▶ _Assignment_: Give the records below again, word for word. No pictures belong in the copy.

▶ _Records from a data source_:
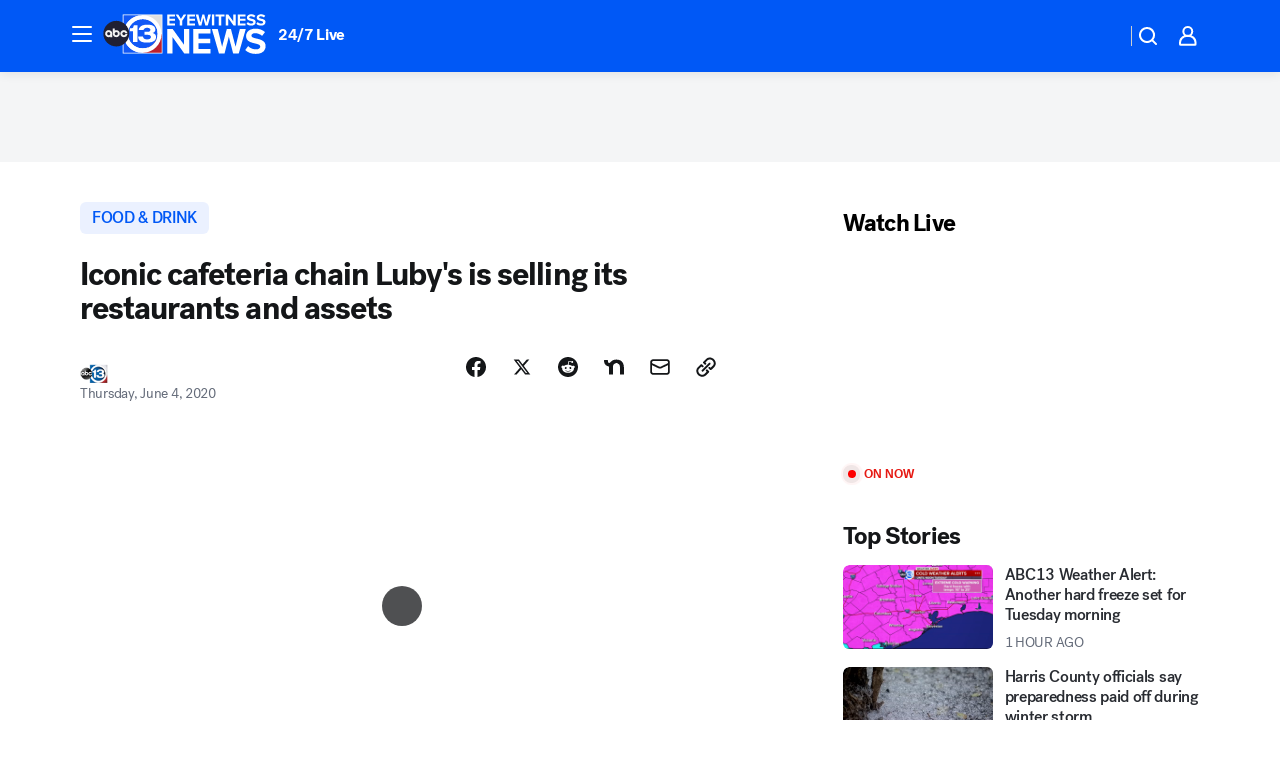

--- FILE ---
content_type: image/svg+xml
request_url: https://assets-cdn.abcotvs.net/static/images/KTRK_white.svg
body_size: 1397
content:
<svg width="154" height="100" viewBox="0 0 154 100" fill="none" xmlns="http://www.w3.org/2000/svg">
<path d="M58.4671 72.7154C61.8081 69.2761 64.4284 65.1163 66.0662 60.5306C70.9138 76.6459 85.981 88.4048 103.832 88.4048C125.581 88.4048 143.236 70.9139 143.236 49.3285C143.236 27.7432 125.581 10.2522 103.832 10.2522C86.112 10.2522 71.1104 21.8474 66.1644 37.8316C64.625 33.4425 62.2011 29.4464 59.1222 26.0727C67.6384 10.547 84.1467 0 103.144 0H53.0298V20.7665C52.3747 20.3079 51.6869 19.9148 50.999 19.5218C46.0203 16.6394 40.2227 15.0016 34.0321 15.0016C15.2309 15.0016 0 30.2326 0 49.0337C0 67.8349 15.2309 83.0658 34.0321 83.0658C40.19 83.0658 45.9875 81.4281 50.999 78.5457C51.6869 78.1526 52.3747 77.7268 53.0298 77.301V100H103.177C83.6554 100 66.7868 88.8962 58.4671 72.7154ZM117.163 52.2109H108.614V44.055H118.277C122.371 44.055 124.009 41.3691 123.845 39.0763C123.583 35.4078 120.144 33.4425 114.838 33.4425C110.318 33.4425 106.616 35.6698 105.699 39.4694H92.9905C94.3007 27.907 105.437 25.1556 116.214 25.1556C131.051 25.1556 137.013 30.8549 137.013 38.2902C137.013 43.0069 134.229 46.1513 129.676 47.0685V47.1995C135.244 48.3131 138.814 52.5057 138.814 57.9103C138.814 65.3128 133.901 72.8791 114.576 72.8791C100.95 72.8791 92.0734 68.6865 91.6148 56.8621H104.487C104.553 62.7579 110.35 64.3957 115.231 64.3957C122.306 64.3957 125.287 61.546 125.287 57.9758C125.287 53.3901 120.472 52.1454 117.163 52.2109ZM69.3744 34.982C79.1025 34.7527 77.8251 33.9666 80.4127 26.7606H89.7478V71.5034H77.8251V42.9086L69.4071 42.9414V34.982H69.3744ZM23.4196 58.3033H18.2116V56.6656C18.2116 56.6656 16.7704 58.4343 14.019 58.4343C8.811 58.4343 4.61841 54.209 4.61841 49.0337C4.61841 43.8257 8.84376 39.6331 14.019 39.6331C19.227 39.6331 23.4196 43.8585 23.4196 49.0337V58.3033ZM34.0321 58.4343C28.8241 58.4343 24.6315 54.209 24.6315 49.0337V35.0475H29.8395V41.0088C29.8395 41.0088 31.4772 39.6331 34.0321 39.6331C39.2401 39.6331 43.4327 43.8585 43.4327 49.0337C43.4327 54.2417 39.2401 58.4343 34.0321 58.4343ZM50.999 57.943C47.2977 56.6656 44.6446 53.1608 44.6446 49.0337C44.6446 44.9067 47.2977 41.4019 50.999 40.1572C51.6541 39.9279 52.3092 39.7969 53.0298 39.6987C53.3573 39.6659 53.7177 39.6331 54.078 39.6331H54.1107C58.8601 39.6659 62.7907 43.2362 63.3803 47.8218H58.074C57.5499 46.0858 55.9777 44.8411 54.078 44.8411C53.8159 44.8411 53.5539 44.8739 53.2918 44.9067C53.1936 44.9067 53.1281 44.9394 53.0298 44.9722C52.2437 45.1687 51.5558 45.5945 50.999 46.1841C50.3112 46.9374 49.8854 47.9201 49.8854 49.0337C49.8854 50.1474 50.3112 51.13 50.999 51.8834C51.5231 52.473 52.2437 52.866 53.0298 53.0953C53.0626 53.0953 53.0953 53.1281 53.1281 53.1281C53.4229 53.1936 53.7504 53.2263 54.0452 53.2263C55.945 53.2263 57.5172 51.9817 58.0413 50.2457H63.3475C62.7579 54.8641 58.7946 58.4671 54.0124 58.4671C53.9142 58.4671 53.8159 58.4671 53.6849 58.4671C53.4556 58.4671 53.1936 58.4343 52.9643 58.4016C52.3092 58.3033 51.6214 58.1395 50.999 57.943Z" fill="white"/>
<path d="M103.177 0C130.855 0 153.292 22.4042 153.292 49.9836C153.292 77.5958 130.855 99.9673 103.144 99.9673H153.292V0H103.177Z" fill="white"/>
<path d="M34.0321 44.8739C31.7393 44.8739 29.8395 46.7409 29.8395 49.0665C29.8395 51.3593 31.7065 53.2591 34.0321 53.2591C36.3249 53.2591 38.2247 51.3921 38.2247 49.0665C38.2247 46.7409 36.3577 44.8739 34.0321 44.8739Z" fill="white"/>
<path d="M14.019 44.8739C11.7262 44.8739 9.8264 46.7409 9.8264 49.0665C9.8264 51.3593 11.6934 53.2591 14.019 53.2591C16.3118 53.2591 18.2116 51.3921 18.2116 49.0665C18.2116 46.7409 16.3446 44.8739 14.019 44.8739Z" fill="white"/>
</svg>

▶ _Response to the task_:
--- FILE ---
content_type: image/svg+xml
request_url: https://assets-cdn.abcotvs.net/static/images/KTRK_white.svg
body_size: 1397
content:
<svg width="154" height="100" viewBox="0 0 154 100" fill="none" xmlns="http://www.w3.org/2000/svg">
<path d="M58.4671 72.7154C61.8081 69.2761 64.4284 65.1163 66.0662 60.5306C70.9138 76.6459 85.981 88.4048 103.832 88.4048C125.581 88.4048 143.236 70.9139 143.236 49.3285C143.236 27.7432 125.581 10.2522 103.832 10.2522C86.112 10.2522 71.1104 21.8474 66.1644 37.8316C64.625 33.4425 62.2011 29.4464 59.1222 26.0727C67.6384 10.547 84.1467 0 103.144 0H53.0298V20.7665C52.3747 20.3079 51.6869 19.9148 50.999 19.5218C46.0203 16.6394 40.2227 15.0016 34.0321 15.0016C15.2309 15.0016 0 30.2326 0 49.0337C0 67.8349 15.2309 83.0658 34.0321 83.0658C40.19 83.0658 45.9875 81.4281 50.999 78.5457C51.6869 78.1526 52.3747 77.7268 53.0298 77.301V100H103.177C83.6554 100 66.7868 88.8962 58.4671 72.7154ZM117.163 52.2109H108.614V44.055H118.277C122.371 44.055 124.009 41.3691 123.845 39.0763C123.583 35.4078 120.144 33.4425 114.838 33.4425C110.318 33.4425 106.616 35.6698 105.699 39.4694H92.9905C94.3007 27.907 105.437 25.1556 116.214 25.1556C131.051 25.1556 137.013 30.8549 137.013 38.2902C137.013 43.0069 134.229 46.1513 129.676 47.0685V47.1995C135.244 48.3131 138.814 52.5057 138.814 57.9103C138.814 65.3128 133.901 72.8791 114.576 72.8791C100.95 72.8791 92.0734 68.6865 91.6148 56.8621H104.487C104.553 62.7579 110.35 64.3957 115.231 64.3957C122.306 64.3957 125.287 61.546 125.287 57.9758C125.287 53.3901 120.472 52.1454 117.163 52.2109ZM69.3744 34.982C79.1025 34.7527 77.8251 33.9666 80.4127 26.7606H89.7478V71.5034H77.8251V42.9086L69.4071 42.9414V34.982H69.3744ZM23.4196 58.3033H18.2116V56.6656C18.2116 56.6656 16.7704 58.4343 14.019 58.4343C8.811 58.4343 4.61841 54.209 4.61841 49.0337C4.61841 43.8257 8.84376 39.6331 14.019 39.6331C19.227 39.6331 23.4196 43.8585 23.4196 49.0337V58.3033ZM34.0321 58.4343C28.8241 58.4343 24.6315 54.209 24.6315 49.0337V35.0475H29.8395V41.0088C29.8395 41.0088 31.4772 39.6331 34.0321 39.6331C39.2401 39.6331 43.4327 43.8585 43.4327 49.0337C43.4327 54.2417 39.2401 58.4343 34.0321 58.4343ZM50.999 57.943C47.2977 56.6656 44.6446 53.1608 44.6446 49.0337C44.6446 44.9067 47.2977 41.4019 50.999 40.1572C51.6541 39.9279 52.3092 39.7969 53.0298 39.6987C53.3573 39.6659 53.7177 39.6331 54.078 39.6331H54.1107C58.8601 39.6659 62.7907 43.2362 63.3803 47.8218H58.074C57.5499 46.0858 55.9777 44.8411 54.078 44.8411C53.8159 44.8411 53.5539 44.8739 53.2918 44.9067C53.1936 44.9067 53.1281 44.9394 53.0298 44.9722C52.2437 45.1687 51.5558 45.5945 50.999 46.1841C50.3112 46.9374 49.8854 47.9201 49.8854 49.0337C49.8854 50.1474 50.3112 51.13 50.999 51.8834C51.5231 52.473 52.2437 52.866 53.0298 53.0953C53.0626 53.0953 53.0953 53.1281 53.1281 53.1281C53.4229 53.1936 53.7504 53.2263 54.0452 53.2263C55.945 53.2263 57.5172 51.9817 58.0413 50.2457H63.3475C62.7579 54.8641 58.7946 58.4671 54.0124 58.4671C53.9142 58.4671 53.8159 58.4671 53.6849 58.4671C53.4556 58.4671 53.1936 58.4343 52.9643 58.4016C52.3092 58.3033 51.6214 58.1395 50.999 57.943Z" fill="white"/>
<path d="M103.177 0C130.855 0 153.292 22.4042 153.292 49.9836C153.292 77.5958 130.855 99.9673 103.144 99.9673H153.292V0H103.177Z" fill="white"/>
<path d="M34.0321 44.8739C31.7393 44.8739 29.8395 46.7409 29.8395 49.0665C29.8395 51.3593 31.7065 53.2591 34.0321 53.2591C36.3249 53.2591 38.2247 51.3921 38.2247 49.0665C38.2247 46.7409 36.3577 44.8739 34.0321 44.8739Z" fill="white"/>
<path d="M14.019 44.8739C11.7262 44.8739 9.8264 46.7409 9.8264 49.0665C9.8264 51.3593 11.6934 53.2591 14.019 53.2591C16.3118 53.2591 18.2116 51.3921 18.2116 49.0665C18.2116 46.7409 16.3446 44.8739 14.019 44.8739Z" fill="white"/>
</svg>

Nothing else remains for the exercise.